• [PROBLEM REQUIREMENTS] Copy the data below word for word, omitting the pictures.

• [DATA PROVIDED]
——
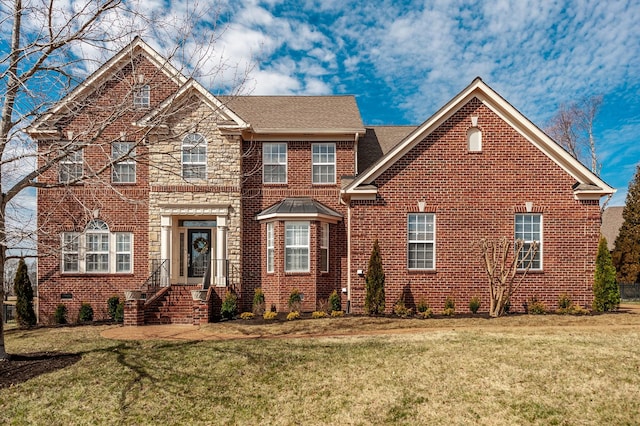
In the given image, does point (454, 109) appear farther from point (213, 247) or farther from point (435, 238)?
point (213, 247)

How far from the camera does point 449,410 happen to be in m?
6.26

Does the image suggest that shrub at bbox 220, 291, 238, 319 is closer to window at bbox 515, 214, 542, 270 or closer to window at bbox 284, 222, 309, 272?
window at bbox 284, 222, 309, 272

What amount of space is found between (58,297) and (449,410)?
14890 mm

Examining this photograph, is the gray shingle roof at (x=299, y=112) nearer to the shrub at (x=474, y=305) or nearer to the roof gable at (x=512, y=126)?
the roof gable at (x=512, y=126)

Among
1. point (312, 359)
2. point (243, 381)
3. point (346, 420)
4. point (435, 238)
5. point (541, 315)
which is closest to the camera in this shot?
point (346, 420)

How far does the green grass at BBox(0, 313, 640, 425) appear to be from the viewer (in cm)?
625

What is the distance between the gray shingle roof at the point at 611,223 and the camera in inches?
1413

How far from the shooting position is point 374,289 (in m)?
13.6

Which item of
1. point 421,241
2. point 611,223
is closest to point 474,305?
point 421,241

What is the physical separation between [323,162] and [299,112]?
270cm

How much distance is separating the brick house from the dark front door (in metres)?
0.04

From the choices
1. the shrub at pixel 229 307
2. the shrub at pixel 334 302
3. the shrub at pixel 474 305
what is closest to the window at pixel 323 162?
the shrub at pixel 334 302

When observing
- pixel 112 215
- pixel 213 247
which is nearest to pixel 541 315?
pixel 213 247

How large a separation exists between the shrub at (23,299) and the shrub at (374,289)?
11.6m
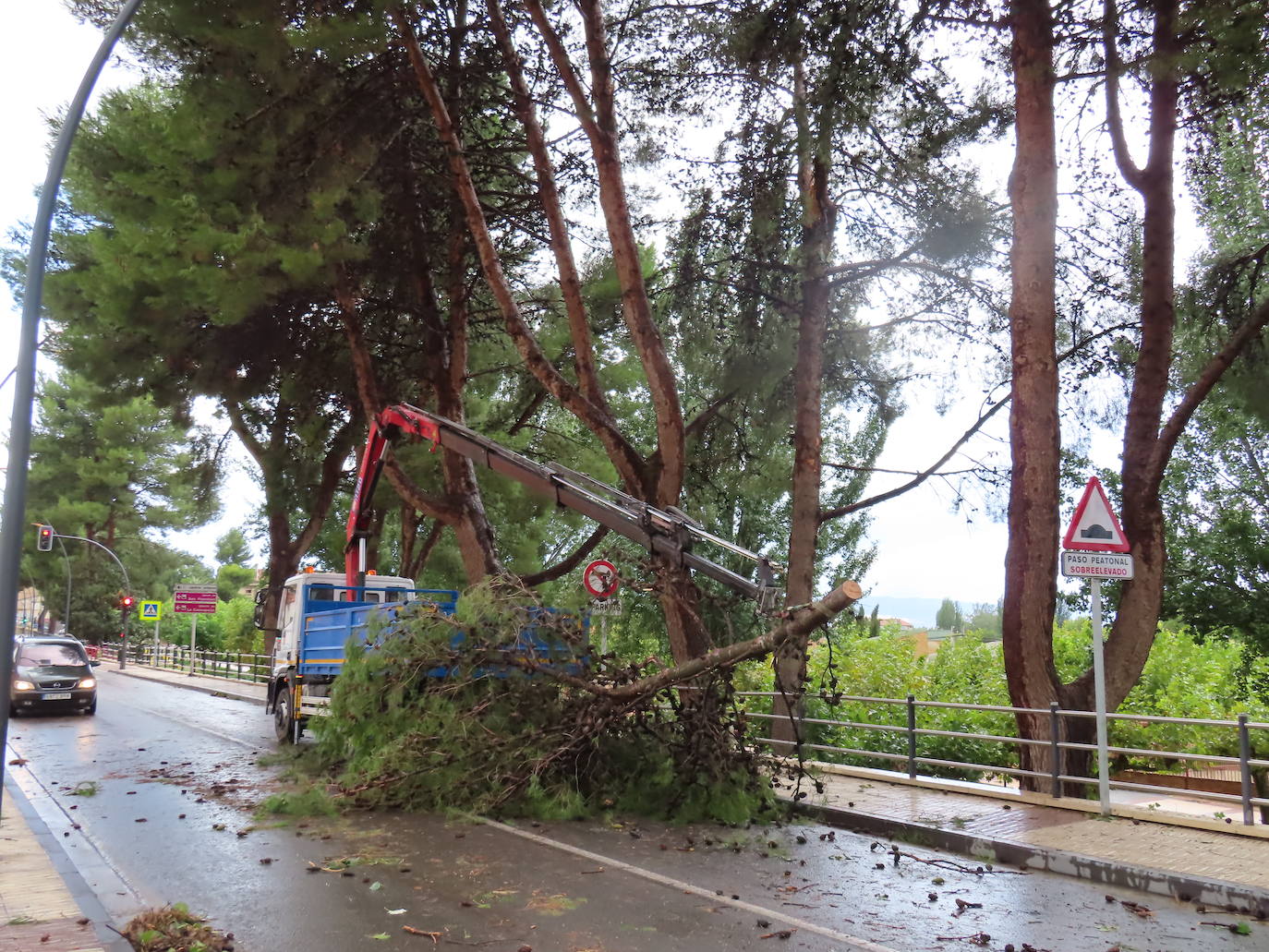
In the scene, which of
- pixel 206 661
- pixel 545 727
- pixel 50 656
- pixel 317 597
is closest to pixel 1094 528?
pixel 545 727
——
• [WRITTEN ANSWER]
In the given image, does point (454, 109) appear farther from point (213, 247) or farther from point (435, 238)?
point (213, 247)

How far from the camera does point 449,410 happen to be in m?
6.26

Does the image suggest that shrub at bbox 220, 291, 238, 319 is closer to window at bbox 515, 214, 542, 270 or closer to window at bbox 284, 222, 309, 272?
window at bbox 284, 222, 309, 272

What amount of space is found between (58,297) and (449,410)?
14890 mm

Examining this photograph, is the gray shingle roof at (x=299, y=112) nearer to the shrub at (x=474, y=305) or nearer to the roof gable at (x=512, y=126)?
the roof gable at (x=512, y=126)

Among
1. point (312, 359)
2. point (243, 381)
3. point (346, 420)
4. point (435, 238)
5. point (541, 315)
which is closest to the camera in this shot?
point (346, 420)

How far does the green grass at BBox(0, 313, 640, 425) appear to be from the viewer (in cm)?
625

What is the distance between the gray shingle roof at the point at 611,223 and the camera in inches?
1413

How far from the shooting position is point 374,289 (in m)?
13.6

Which item of
1. point 421,241
2. point 611,223
is closest to point 474,305?
point 421,241

What is the physical separation between [323,162] and [299,112]?
270cm

How much distance is separating the brick house from the dark front door (in metres)?
0.04

From the choices
1. the shrub at pixel 229 307
2. the shrub at pixel 334 302
3. the shrub at pixel 474 305
what is closest to the window at pixel 323 162?
the shrub at pixel 334 302

When observing
- pixel 112 215
- pixel 213 247
which is nearest to pixel 541 315?
pixel 213 247

How large a separation exists between the shrub at (23,299) and the shrub at (374,289)?
11.6m
In the scene, which of
- pixel 206 661
- pixel 545 727
- pixel 50 656
- pixel 317 597
is closest to pixel 1094 528?
pixel 545 727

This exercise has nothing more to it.